## Exercise description
Copy every one of the records below word for word, keeping each line as it is.

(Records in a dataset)
◇ ◇ ◇ ◇

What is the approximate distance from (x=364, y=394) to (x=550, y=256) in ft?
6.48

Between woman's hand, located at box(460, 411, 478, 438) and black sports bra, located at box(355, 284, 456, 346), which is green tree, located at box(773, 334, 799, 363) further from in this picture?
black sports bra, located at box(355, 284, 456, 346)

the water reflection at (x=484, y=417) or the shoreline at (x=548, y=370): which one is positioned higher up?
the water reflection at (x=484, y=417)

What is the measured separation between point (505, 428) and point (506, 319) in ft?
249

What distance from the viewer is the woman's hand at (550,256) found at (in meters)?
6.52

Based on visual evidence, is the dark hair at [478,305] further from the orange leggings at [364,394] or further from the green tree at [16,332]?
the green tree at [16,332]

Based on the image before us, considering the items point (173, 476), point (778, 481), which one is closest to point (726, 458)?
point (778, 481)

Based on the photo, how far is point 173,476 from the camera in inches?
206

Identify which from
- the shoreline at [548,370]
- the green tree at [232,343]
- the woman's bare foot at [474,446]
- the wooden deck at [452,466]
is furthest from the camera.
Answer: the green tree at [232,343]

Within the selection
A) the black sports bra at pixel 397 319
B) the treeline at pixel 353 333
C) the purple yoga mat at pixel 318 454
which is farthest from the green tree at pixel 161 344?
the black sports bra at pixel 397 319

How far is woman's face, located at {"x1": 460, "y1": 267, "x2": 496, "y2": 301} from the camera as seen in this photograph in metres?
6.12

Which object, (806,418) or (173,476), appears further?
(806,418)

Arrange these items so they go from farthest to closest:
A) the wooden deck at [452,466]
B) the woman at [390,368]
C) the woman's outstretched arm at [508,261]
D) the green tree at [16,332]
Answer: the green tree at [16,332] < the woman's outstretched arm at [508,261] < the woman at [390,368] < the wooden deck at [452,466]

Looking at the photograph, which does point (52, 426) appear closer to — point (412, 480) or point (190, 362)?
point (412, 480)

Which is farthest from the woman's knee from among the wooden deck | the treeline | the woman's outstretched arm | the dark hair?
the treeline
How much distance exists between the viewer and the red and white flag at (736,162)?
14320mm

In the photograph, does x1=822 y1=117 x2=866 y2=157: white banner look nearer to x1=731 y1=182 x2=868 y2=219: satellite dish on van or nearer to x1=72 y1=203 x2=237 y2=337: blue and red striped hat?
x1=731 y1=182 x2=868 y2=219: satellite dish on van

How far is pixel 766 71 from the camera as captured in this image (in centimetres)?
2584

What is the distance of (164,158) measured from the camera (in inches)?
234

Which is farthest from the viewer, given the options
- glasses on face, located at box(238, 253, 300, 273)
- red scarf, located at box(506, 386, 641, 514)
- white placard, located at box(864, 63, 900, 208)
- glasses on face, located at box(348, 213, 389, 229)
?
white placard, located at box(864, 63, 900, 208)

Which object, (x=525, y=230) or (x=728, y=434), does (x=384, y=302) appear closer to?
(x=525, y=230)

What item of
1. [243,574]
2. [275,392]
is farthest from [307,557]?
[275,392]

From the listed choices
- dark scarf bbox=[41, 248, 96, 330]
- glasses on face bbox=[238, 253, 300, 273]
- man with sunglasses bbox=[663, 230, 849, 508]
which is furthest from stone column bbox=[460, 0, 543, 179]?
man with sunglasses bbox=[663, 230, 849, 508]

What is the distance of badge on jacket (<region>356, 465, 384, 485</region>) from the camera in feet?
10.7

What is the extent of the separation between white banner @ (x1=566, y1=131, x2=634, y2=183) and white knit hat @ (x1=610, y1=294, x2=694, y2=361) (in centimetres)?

◇ ◇ ◇ ◇

## Output for this exercise
What is the approximate distance from (x=364, y=394) to (x=550, y=256) in ft?
6.48

Between woman's hand, located at box(460, 411, 478, 438) and black sports bra, located at box(355, 284, 456, 346), which is green tree, located at box(773, 334, 799, 363) further from in this picture?
black sports bra, located at box(355, 284, 456, 346)

the water reflection at (x=484, y=417) or the shoreline at (x=548, y=370): which one is positioned higher up?
the water reflection at (x=484, y=417)

What is the measured separation between point (505, 428) and point (506, 319) in ft?
249

What distance from the viewer is the woman's hand at (550,256) found at (in meters)?
6.52

Based on visual evidence, is the dark hair at [478,305] further from the orange leggings at [364,394] or further from the green tree at [16,332]?
the green tree at [16,332]

Based on the image before us, considering the items point (173, 476), point (778, 481), which one is closest to point (726, 458)?
point (778, 481)

Based on the photo, how far is point 173,476 from the camera in inches?
206

Identify which from
- the shoreline at [548,370]
- the green tree at [232,343]
- the woman's bare foot at [474,446]
- the wooden deck at [452,466]
is furthest from the camera.
Answer: the green tree at [232,343]

Within the selection
A) the black sports bra at pixel 397 319
B) the treeline at pixel 353 333
C) the purple yoga mat at pixel 318 454
which is farthest from the green tree at pixel 161 344?
the black sports bra at pixel 397 319

How far is woman's face, located at {"x1": 460, "y1": 267, "x2": 496, "y2": 301} from the camera as seen in this photograph in metres?
6.12

Which object, (806,418) or (173,476), appears further?
(806,418)

Arrange these items so they go from farthest to closest:
A) the wooden deck at [452,466]
B) the woman at [390,368]
C) the woman's outstretched arm at [508,261]
D) the green tree at [16,332]
Answer: the green tree at [16,332] < the woman's outstretched arm at [508,261] < the woman at [390,368] < the wooden deck at [452,466]

Looking at the photograph, which does point (52, 426) appear closer to — point (412, 480) or point (190, 362)?
point (412, 480)

Which is farthest from the woman's knee from among the wooden deck | the treeline | the woman's outstretched arm | the dark hair?
the treeline
How much distance exists between the viewer and the red and white flag at (736,162)?
14320mm

In the photograph, does x1=822 y1=117 x2=866 y2=157: white banner look nearer to x1=731 y1=182 x2=868 y2=219: satellite dish on van or nearer to x1=72 y1=203 x2=237 y2=337: blue and red striped hat?
x1=731 y1=182 x2=868 y2=219: satellite dish on van

How far is pixel 766 71 from the camera as captured in this image (in centimetres)?
2584

What is the distance of (164,158) measured from the camera (in inches)?
234

Which is farthest from the viewer, given the options
- glasses on face, located at box(238, 253, 300, 273)
- red scarf, located at box(506, 386, 641, 514)
- white placard, located at box(864, 63, 900, 208)
- glasses on face, located at box(348, 213, 389, 229)
?
white placard, located at box(864, 63, 900, 208)

Which object, (x=525, y=230) or (x=728, y=434), does (x=384, y=302) appear closer to?
(x=525, y=230)

What item of
1. [243,574]
2. [275,392]
is farthest from [307,557]?
[275,392]

From the listed choices
- dark scarf bbox=[41, 248, 96, 330]
- glasses on face bbox=[238, 253, 300, 273]
- man with sunglasses bbox=[663, 230, 849, 508]
which is furthest from stone column bbox=[460, 0, 543, 179]?
man with sunglasses bbox=[663, 230, 849, 508]

What is the distance of badge on jacket (<region>356, 465, 384, 485</region>) from the camera in feet?
10.7

What is the extent of the separation between white banner @ (x1=566, y1=131, x2=634, y2=183) and white knit hat @ (x1=610, y1=294, x2=694, y2=361) (in centimetres)?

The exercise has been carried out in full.